So is Andreessen Horowitz investing in consumer Series A deals or not? First, there was an article in The Wall Street Journal in which investment partner Scott Weiss compared many consumer tech companies to “fruit fly experiments” and suggested a pullback by A16Z towards consumer technologies.
Only a few hours later after Weiss’s statement hit the blogosphere, Marc Andreessen took to Hacker News to clear the air and then there was an article on TechCrunch echoing many of Andreessen’s comments from HN which reinforced the firm’s commitment to consumer tech.

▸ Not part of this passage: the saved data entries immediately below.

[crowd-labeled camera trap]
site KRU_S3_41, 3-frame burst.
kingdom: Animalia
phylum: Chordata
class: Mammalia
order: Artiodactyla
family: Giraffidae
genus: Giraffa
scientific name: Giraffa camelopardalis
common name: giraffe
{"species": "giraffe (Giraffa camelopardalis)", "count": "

In Andreessen’s words:
“Consumer startups more and more have this very interesting ‘lightning in a bottle’ effect where sometimes they take off like crazy and sometimes they just don’t…In contrast, enterprise startups are much more (take your pick) tractable, execution centric, brute force, predictable (as startups go). None of this is religion — we still do plenty of consumer A’s and enterprise B’s.”
And then finally, Weiss issued a clarification / apology in the WSJ because it appears some startup entrepreneurs were offended by the fruit fly comment.
So after 3 articles about a potential change in focus that ultimately wasn’t, we wanted to look at what the data actually suggests about Andreessen Horowitz’s Series A focus areas and whether a shift to or away from consumer is happening in reality.
Is A16Z doing more or less consumer Series A deals?
The 2013 data does not show any decline in Series A consumer investments and actually marks the highest proportion of consumer Series A deals for the firm in the last 3 years. As shown below, enterprise startups took 3 of every 4 Series A deals in 2012 that A16Z participated in, but that ratio has come down to nearly 50/50 between enterprise and consumer in 2013. A couple of its most recent consumer A deals include online photo community 500px, Max Levchin’s fertility app Glow, and FiftyThree, the developer of iPad drawing app Paper.
So A16Z is clearly not shying away from consumer tech companies at the Series A stage.
What about Series B rounds?
Andreessen explained that “it often makes sense to let other firms fund the (consumer) A rounds before anything is proven…and then step in hard at the B.” If true, this would suggest a larger share of consumer Series B rounds but this has not happened as can be seen below.
So the data for A16Z suggests an increase in activity among consumer Series A deals in 2013 and Series B’s also suggest no material migration to more proven consumer companies.
Finally, it may be worth restating a comment we made on the Hacker News thread which Marc Andreessen responded to. And that is that even if Andreessen Horowitz is shifting away from consumer startups, that is not a particularly unique insight or viewpoint these days (it is old news you could say). Given that many of the largest exits in tech have been of enterprise companies as of late, many venture capital firms had already shifted towards enterprise.